At the end of July 2013 I developed severe abdominal pain and couldn't eat or drink. The ER admitted me after a CT scan showed severe inflammation throughout my small intestine. I was in the hospital for a week on IV steroids, morphine, and nil per mouth. After I was discharged I tapered off steroids with oral prednisone, but the pain continued so my GI put me on Entocort in order to control the small bowel inflammation. I lurched along, losing weight, never feeling that great until this past spring when I developed a large and extremely painful mouth ulcer on my hard palate which took almost two months to heal. When the ulcer was almost gone I began to have with severe pain and vomiting again. At the ER another CT scan showed patchy inflammation in my duodenum and jejunum and I was hospitalized for another week of IV steroids and pain control. I should note that I rarely have diarrhea but am normally constipated. At this point my GI formally diagnosed me with crohn's and put me on 6MP which promptly gave me acute pancreatitis and made for a completely miserable summer.

My GP sent me for a consultation with another GI who told me I was just stressed and that the celiac and crohn's diagnoses were both incorrect because I had shown good mucosal healing after each episode (the strict gluten free diet since my diagnosis in 2000, made a breeze with all the great gluten free products now on the market, as well as positive biopsies and antibody tests were incidental, according to him). He told me I needed more fiber in my diet, and put me on a 10 grams/day fiber meal plan. I promptly became so constipated I didn't poop for two weeks.

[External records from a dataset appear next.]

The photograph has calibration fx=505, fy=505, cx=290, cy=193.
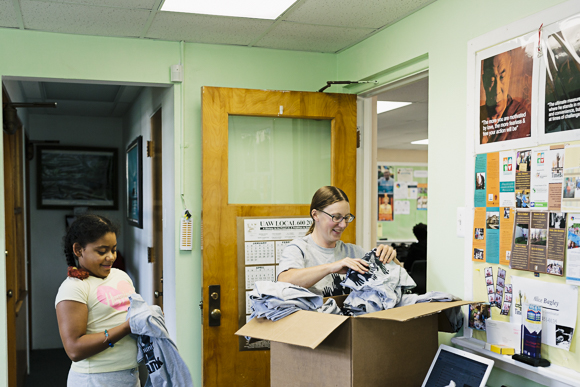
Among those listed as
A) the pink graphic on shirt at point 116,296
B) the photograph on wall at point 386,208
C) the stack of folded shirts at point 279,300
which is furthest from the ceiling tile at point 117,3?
the photograph on wall at point 386,208

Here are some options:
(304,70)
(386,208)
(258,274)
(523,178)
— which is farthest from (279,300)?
(386,208)

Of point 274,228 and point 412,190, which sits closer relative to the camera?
point 274,228

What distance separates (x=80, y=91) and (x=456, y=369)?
3.85 metres

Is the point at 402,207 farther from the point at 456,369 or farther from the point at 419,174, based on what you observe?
the point at 456,369

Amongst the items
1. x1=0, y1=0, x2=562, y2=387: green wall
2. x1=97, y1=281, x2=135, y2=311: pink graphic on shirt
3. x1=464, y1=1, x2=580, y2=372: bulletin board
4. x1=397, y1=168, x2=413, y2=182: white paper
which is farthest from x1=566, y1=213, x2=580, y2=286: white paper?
x1=397, y1=168, x2=413, y2=182: white paper

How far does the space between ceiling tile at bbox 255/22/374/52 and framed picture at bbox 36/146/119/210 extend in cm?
335

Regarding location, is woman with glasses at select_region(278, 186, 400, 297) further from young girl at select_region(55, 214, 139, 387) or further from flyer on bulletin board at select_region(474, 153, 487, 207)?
young girl at select_region(55, 214, 139, 387)

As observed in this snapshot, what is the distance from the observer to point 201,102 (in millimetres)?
2832

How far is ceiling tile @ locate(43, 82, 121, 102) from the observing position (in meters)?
4.12

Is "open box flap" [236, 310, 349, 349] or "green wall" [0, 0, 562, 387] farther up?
"green wall" [0, 0, 562, 387]

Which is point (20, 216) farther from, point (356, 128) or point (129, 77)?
point (356, 128)

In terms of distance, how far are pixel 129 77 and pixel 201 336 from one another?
1.54 m

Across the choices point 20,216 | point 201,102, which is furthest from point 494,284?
point 20,216

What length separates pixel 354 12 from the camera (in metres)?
2.41
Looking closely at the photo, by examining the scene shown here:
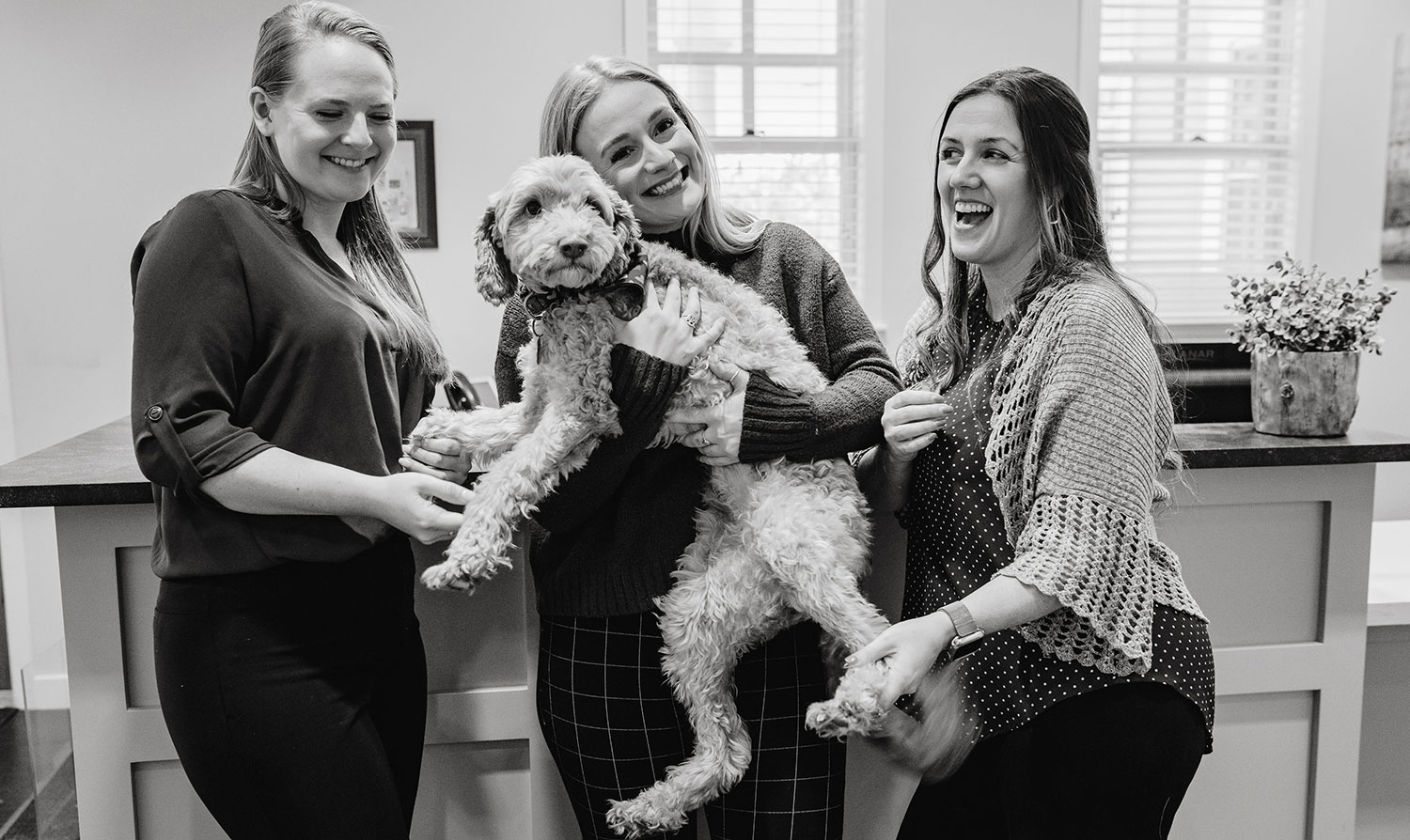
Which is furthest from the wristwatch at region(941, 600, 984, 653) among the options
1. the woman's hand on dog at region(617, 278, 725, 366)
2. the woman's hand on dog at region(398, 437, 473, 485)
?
the woman's hand on dog at region(398, 437, 473, 485)

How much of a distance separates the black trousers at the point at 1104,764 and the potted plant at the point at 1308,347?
86cm

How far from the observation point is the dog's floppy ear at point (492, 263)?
1.38m

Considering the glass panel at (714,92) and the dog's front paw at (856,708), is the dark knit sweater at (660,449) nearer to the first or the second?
the dog's front paw at (856,708)

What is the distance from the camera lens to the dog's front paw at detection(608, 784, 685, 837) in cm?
138

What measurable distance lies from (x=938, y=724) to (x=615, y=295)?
2.43ft

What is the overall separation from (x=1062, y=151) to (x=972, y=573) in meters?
0.59

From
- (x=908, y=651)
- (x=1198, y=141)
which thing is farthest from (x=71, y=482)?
(x=1198, y=141)

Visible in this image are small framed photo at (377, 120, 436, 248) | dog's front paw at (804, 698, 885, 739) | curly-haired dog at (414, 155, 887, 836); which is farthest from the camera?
small framed photo at (377, 120, 436, 248)

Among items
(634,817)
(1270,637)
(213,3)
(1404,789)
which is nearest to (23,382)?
(213,3)

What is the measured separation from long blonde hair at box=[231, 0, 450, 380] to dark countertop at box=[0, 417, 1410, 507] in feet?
1.63

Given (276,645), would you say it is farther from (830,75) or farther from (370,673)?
(830,75)

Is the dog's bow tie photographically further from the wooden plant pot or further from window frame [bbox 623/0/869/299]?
window frame [bbox 623/0/869/299]

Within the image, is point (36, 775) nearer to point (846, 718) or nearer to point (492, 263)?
point (492, 263)

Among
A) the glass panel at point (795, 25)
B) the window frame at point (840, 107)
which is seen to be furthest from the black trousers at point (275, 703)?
the glass panel at point (795, 25)
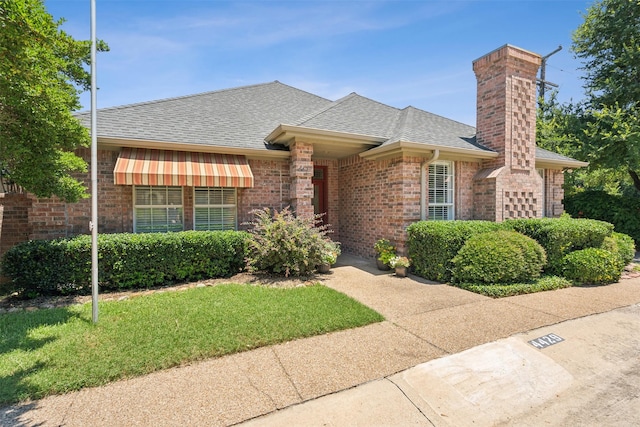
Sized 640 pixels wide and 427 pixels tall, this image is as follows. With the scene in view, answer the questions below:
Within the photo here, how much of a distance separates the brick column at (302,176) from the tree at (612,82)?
14.7 m

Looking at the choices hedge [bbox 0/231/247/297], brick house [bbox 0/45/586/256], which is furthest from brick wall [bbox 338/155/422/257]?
hedge [bbox 0/231/247/297]

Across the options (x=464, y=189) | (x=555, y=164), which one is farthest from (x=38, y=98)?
(x=555, y=164)

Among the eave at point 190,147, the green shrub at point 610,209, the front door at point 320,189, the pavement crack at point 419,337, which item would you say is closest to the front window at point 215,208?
the eave at point 190,147

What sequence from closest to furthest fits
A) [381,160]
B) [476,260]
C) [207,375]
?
[207,375] → [476,260] → [381,160]

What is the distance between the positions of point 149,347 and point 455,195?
33.4 feet

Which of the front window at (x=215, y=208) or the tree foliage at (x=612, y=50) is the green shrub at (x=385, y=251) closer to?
the front window at (x=215, y=208)

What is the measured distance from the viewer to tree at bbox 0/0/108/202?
4.21m

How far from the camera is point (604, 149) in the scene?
47.8 ft

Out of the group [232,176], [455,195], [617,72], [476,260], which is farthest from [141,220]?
[617,72]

Two months ago I wound up at the ER again with severe pain, and this time the CT showed narrowing and tethering of the terminal ileum with everything backed up behind the narrowing. My GI then put me on Entocort again to see if we can avoid the biologics, but I am having a difficult time with it because it is dramatically increasing my migraines.

The point of this ridiculously long story is that crohn's can be very difficult to diagnose, and the patchy inflammation can be hard to spot, especially in the mid small bowel. All doctors, not just GIs, like to see what they are diagnosing (imaging, blood work, and biopsies) but many people have crohn's where it is hard to see and unremarkable blood work. My CRP and ESR were both very high last spring, but previous tests had turned up nothing.

So to all of you struggling to get a diagnosis I am saying I understand. Keep pushing your doctors actually to help you. Don't let people tell you "it's all in your head", something I heard before my celiac diagnosis. I'm rooting for all of you.
I am sorry for all you have been through. I liked your encouragement.